Activities in the run up to the listing and trading of
its shares have also been postponed—that includes an
international road show where the company would have
pitched its viability to foreign investors.
When the
actual IPO would take place remains uncertain. “We will
apply a wait and see attitude. In an abnormal market
like this, it is very difficult to reflect the true
price of a stock,” said executive vice president Jose
Pacifico Marcelo in an interview with BusinessMirror.
He added
that Cebu Air would have to give corporate regulators a
revised prospectus before it resumes the plan to go
public.
Late
Wednesday, the company told the stock exchange it has
deferred the IPO. “The company will also not continue
the international road show. Despite positive feedback
regarding the company from international and domestic
investors during the management road show, the timing
and execution of the IPO has been overshadowed by global
economic concerns,” it said in a filing with the
exchange.
The
company was originally scheduled to set the offering
price on January 26 and be ready for the listing and
trading of shares on February 8.

Brief A
Quote every sentence in the Cebu Air IPO report that appears inside quotation marks.
Brief B
Resume the Cebu Air IPO report, picking up after its final sentence.

Dataset excerpt

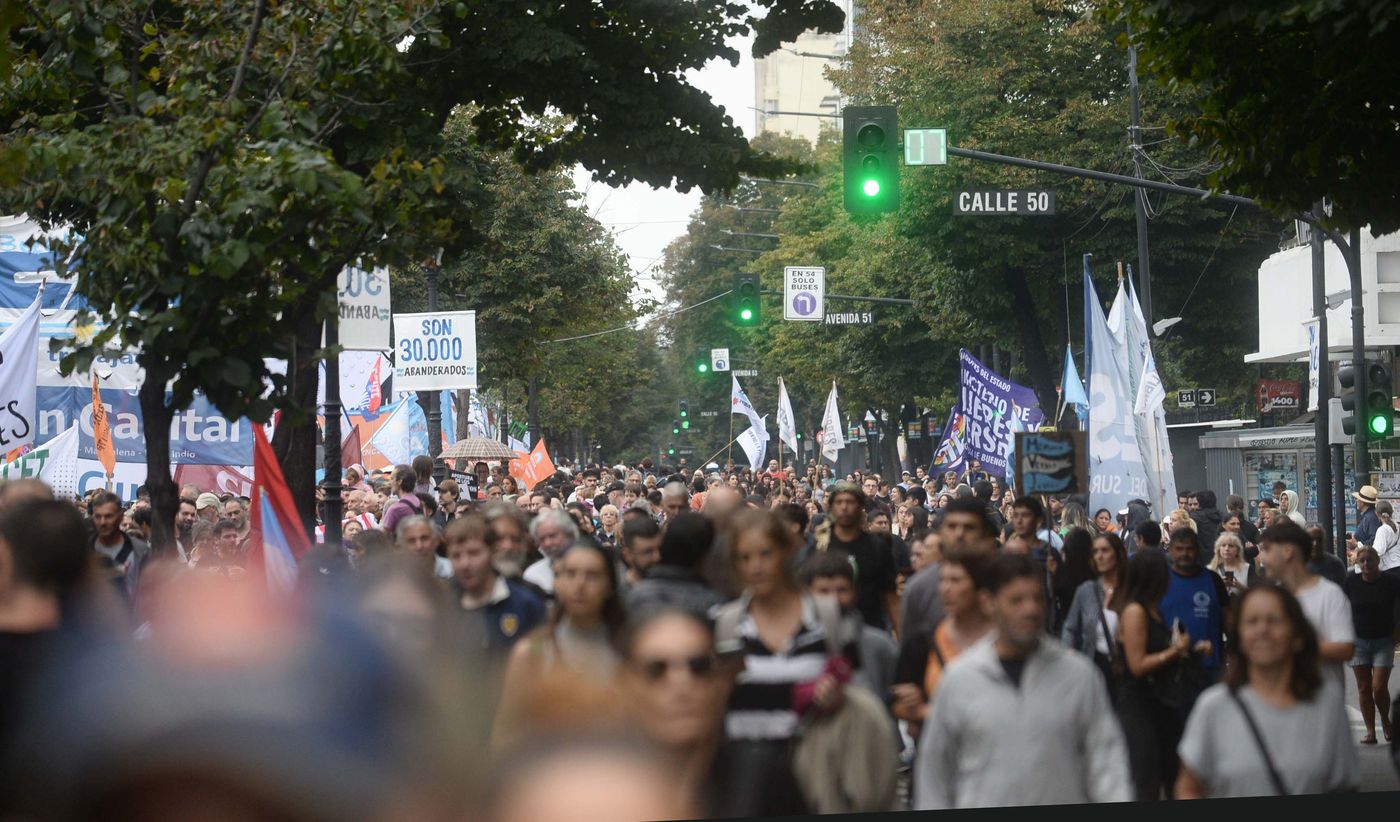 Marcha 24 de marzo Día de la Memoria (15).jpg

Task result A
1. We will apply a wait and see attitude.
2. In an abnormal market like this, it is very difficult to reflect the true price of a stock.
3. The company will also not continue the international road show.
4. Despite positive feedback regarding the company from international and domestic investors during the management road show, the timing and execution of the IPO has been overshadowed by global economic concerns.

Task result B
“Cebu
Pacific’s expansion plans are not at risk as a result of
a delay to the listing. The company has every intention
of returning to the public markets once market
conditions permit,” the company added in the filing.
Marcelo
said Cebu Air has a strong cash flow to support its
growth, including the purchase of additional aircrafts.
Cebu Pacific is the nation’s second-largest airliner
after flag carrier Philippine Airlines.
The
deferment of the initial share sale of Cebu Air would
not in any way hurt its expansion program, said First
Metro Investment Corp., one of Cebu Air’s lead domestic
underwriters.
“Even
without the P6.6-billion net proceeds it expects to
generate from the IPO, everything will still be
manageable. Their earnings remain strong. I think they
have leeway to postpone [the IPO],” Marcelo said.
The
amount of money Cebu Air was suppose to have earned from
the IPO was reached on the assumption that 72.025
million primary shares on offer would sell at a maximum
price of P95 apiece. Cebu Air, a subsidiary of JG Summit
Holdings Inc.—the holding firm controlled by the
Gokongwei family—was selling up to 135.45 million common
shares via the IPO, of which 72.025 million are new
shares and 63.43 million are secondary stocks held by
shareholders.
Seventy
percent of the total offer would have been sold abroad
and 30 percent to local investors.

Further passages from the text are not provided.